1kg cooked langoustines
1 tablespoon groundnut or sunflower oil
150ml dry white wine
300g small macaroni
350g  creme fraiche 
100g Beaufort or Gruyere cheese, grated 
Freshly milled sea salt and black pepper, to taste
2 tablespoons fresh breadcrumbs
25g unsalted butter 



Shell the langoustines, reserving the shells and flesh separately. 

Heat the oil in a large saucepan, add the shells and stir for a minute or two. Then barely cover them with water, season with salt, bring to the boil and simmer over a low for 30 minutes to make a stock. Pour 300ml of the stock into a small saucepan, add the wine and boil until reduced to 3 tablespoons of liquid. (You can use the remainder of the stock for soup).

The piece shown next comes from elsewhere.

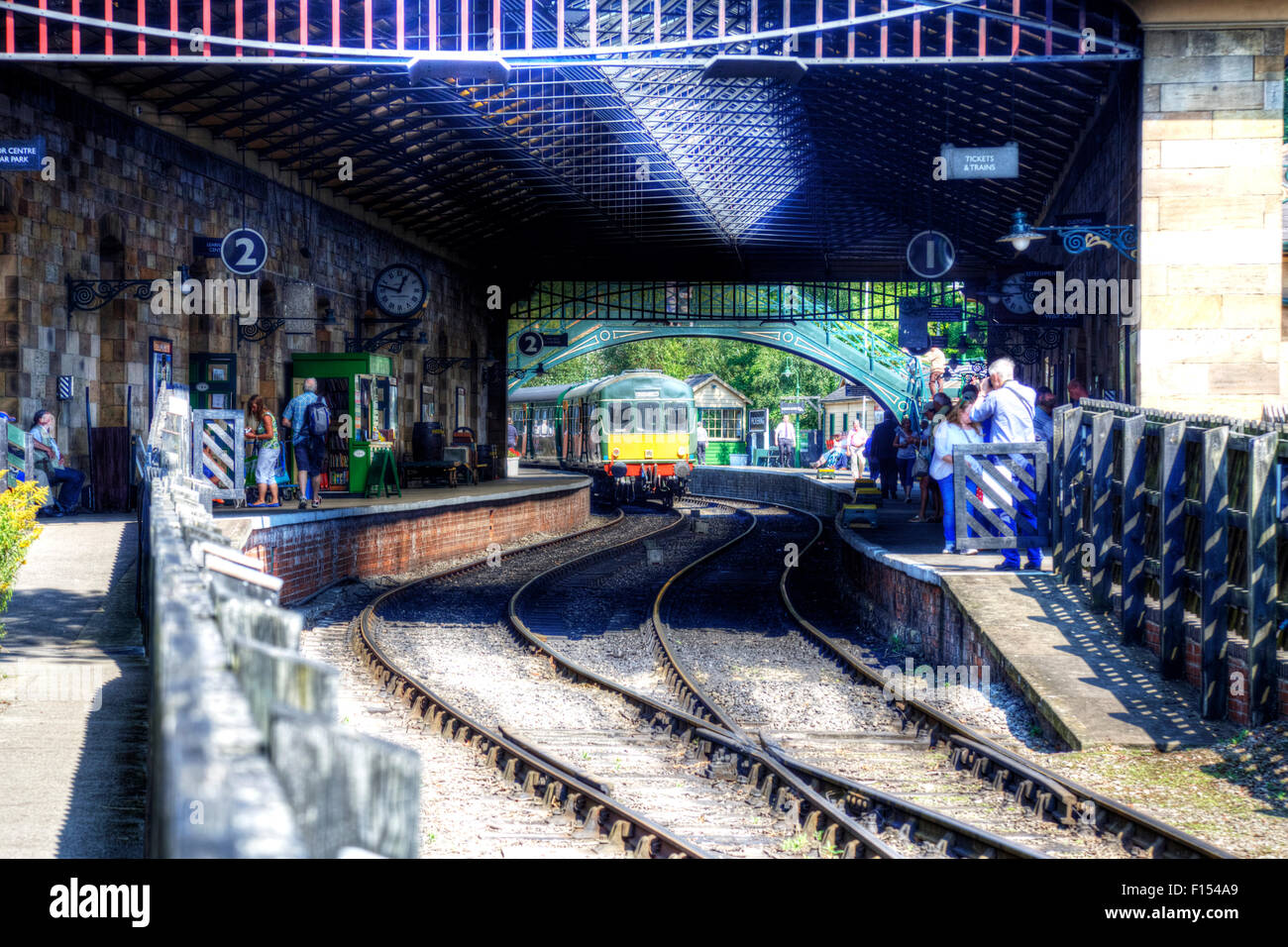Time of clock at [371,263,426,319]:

About 30 minutes before serving the dish, bring a large pan of salted water to the boil and add the macaroni. Cook until al dente, then drain. While it is cooking, heat the crème fraiche in a small saucepan and simmer for about 5 minutes until it thickens, then add the reduced stock and the grated cheese. Stir until the cheese melts, and season. 

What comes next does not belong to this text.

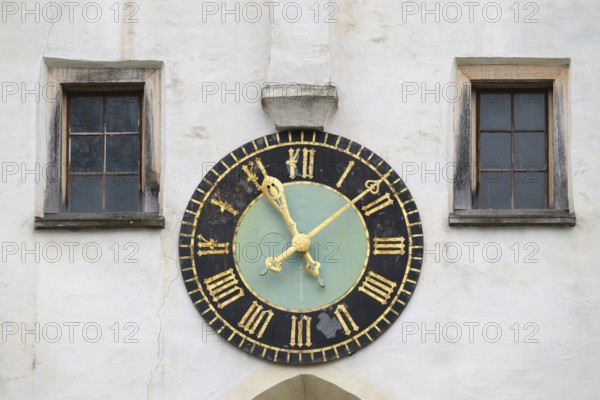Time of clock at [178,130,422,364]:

Preheat the grill. Add the macaroni and the langoustines to the cheese sauce, and warm through, stirring all the time, then tip the mixture into a shallow ovenproof dish. Scatter over the breadcrumbs, dot with the butter and place under the grill until golden and sizzling.

Serve with a crisp green salad and ciabatta bread.


----------



## Alix (Mar 31, 2005)

This does look pretty posh. I bet it is pretty too. 

I think I might try it with some cute baby shell pasta.


----------



## Ishbel (Mar 31, 2005)

Using langoustine in macaroni cheese is a trifle expensive - but it's a really satisfying supper dish!


----------



## mudbug (Apr 1, 2005)

Tell me again what langoustines are - some kind of small lobster-like creature, I think?


----------



## Alix (Apr 1, 2005)

I thought they were sort of a big shrimpy thing. Maybe a crustacean cross? Heehee. OK, I'm done now.


----------



## Ishbel (Apr 1, 2005)

They are also known (I think) as Dublin Bay Prawns.  We only call them langoustines!  Full explanation  here.....

http://www.eurocbc.org/page836.html


----------



## mudbug (Apr 1, 2005)

Thanks for the info, Ishbel!


----------